Transdiagnostic theory or eating disorders: maintaining factors and their effect on symptom severity and treatment outcomes

Summary

The transdiagnostic theory of eating disorders proposes that clinical perfectionism, core low self-esteem, interpersonal problems and mood intolerance can maintain eating disorder psychopathology in some individuals. Studies on the relationships between these four maintaining mechanisms and their individual and collective impact on eating disorder symptoms severity and treatment outcomes are lacking. The current study will be the first to explore eating disorder symptom severity and treatment outcome as a function of these maintaining mechanisms.

Enhanced cognitive behavioural therapy (CBT-E) is a new individualised treatment based on the transdiagnostic theory of eating disorders. Only one randomised control trial and one effectiveness study have been published on this treatment, and CBT-E has not yet been systematically evaluated in a group setting. The current study will be the first to systematically evaluate CBT-E for use with groups. The current study will also be the first to examine the treatment effects of addressing all four maintaining mechanisms via group treatment, as the individual version of CBT-E addresses only one.

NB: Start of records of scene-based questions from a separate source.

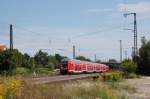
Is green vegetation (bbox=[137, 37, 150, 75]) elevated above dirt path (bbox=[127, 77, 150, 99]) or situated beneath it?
elevated above

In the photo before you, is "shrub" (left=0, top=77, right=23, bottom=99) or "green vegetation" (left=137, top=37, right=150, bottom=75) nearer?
"shrub" (left=0, top=77, right=23, bottom=99)

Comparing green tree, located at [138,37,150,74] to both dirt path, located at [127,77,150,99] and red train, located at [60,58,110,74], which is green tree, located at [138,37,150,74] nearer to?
red train, located at [60,58,110,74]

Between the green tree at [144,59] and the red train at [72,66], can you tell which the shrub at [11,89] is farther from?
the green tree at [144,59]

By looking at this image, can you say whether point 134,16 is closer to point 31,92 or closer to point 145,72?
point 145,72

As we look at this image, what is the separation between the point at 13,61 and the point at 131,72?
18.8 meters

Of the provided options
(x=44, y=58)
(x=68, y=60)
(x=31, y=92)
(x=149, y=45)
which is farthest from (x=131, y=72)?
(x=44, y=58)

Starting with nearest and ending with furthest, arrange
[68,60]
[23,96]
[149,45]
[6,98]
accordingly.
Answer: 1. [6,98]
2. [23,96]
3. [68,60]
4. [149,45]

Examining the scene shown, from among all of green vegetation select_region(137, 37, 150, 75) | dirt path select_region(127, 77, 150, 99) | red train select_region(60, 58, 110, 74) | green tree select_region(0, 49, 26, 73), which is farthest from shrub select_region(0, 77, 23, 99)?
green vegetation select_region(137, 37, 150, 75)

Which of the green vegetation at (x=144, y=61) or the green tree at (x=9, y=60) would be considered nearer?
the green tree at (x=9, y=60)

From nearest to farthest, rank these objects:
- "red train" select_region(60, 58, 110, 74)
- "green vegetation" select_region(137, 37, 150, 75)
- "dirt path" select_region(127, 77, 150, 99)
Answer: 1. "dirt path" select_region(127, 77, 150, 99)
2. "red train" select_region(60, 58, 110, 74)
3. "green vegetation" select_region(137, 37, 150, 75)

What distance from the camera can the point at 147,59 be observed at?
90062 millimetres

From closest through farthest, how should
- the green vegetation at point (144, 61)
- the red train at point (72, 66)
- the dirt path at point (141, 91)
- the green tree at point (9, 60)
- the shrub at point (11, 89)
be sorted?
1. the shrub at point (11, 89)
2. the dirt path at point (141, 91)
3. the green tree at point (9, 60)
4. the red train at point (72, 66)
5. the green vegetation at point (144, 61)

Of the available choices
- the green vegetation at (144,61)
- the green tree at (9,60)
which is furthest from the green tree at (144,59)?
the green tree at (9,60)

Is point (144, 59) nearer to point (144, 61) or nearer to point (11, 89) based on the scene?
point (144, 61)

Why my research is important

Eating disorders are highly complex and severe mental illnesses. The most effective treatments (e.g. CBT) for eating disorders still fail to help a substantial number of individuals and are less effective than CBT treatments for other disorders (e.g. anxiety disorders). Research into enhancing the current treatments and extending them to be suitable for a broader range of eating disorders (e.g. EDNOS) is vital.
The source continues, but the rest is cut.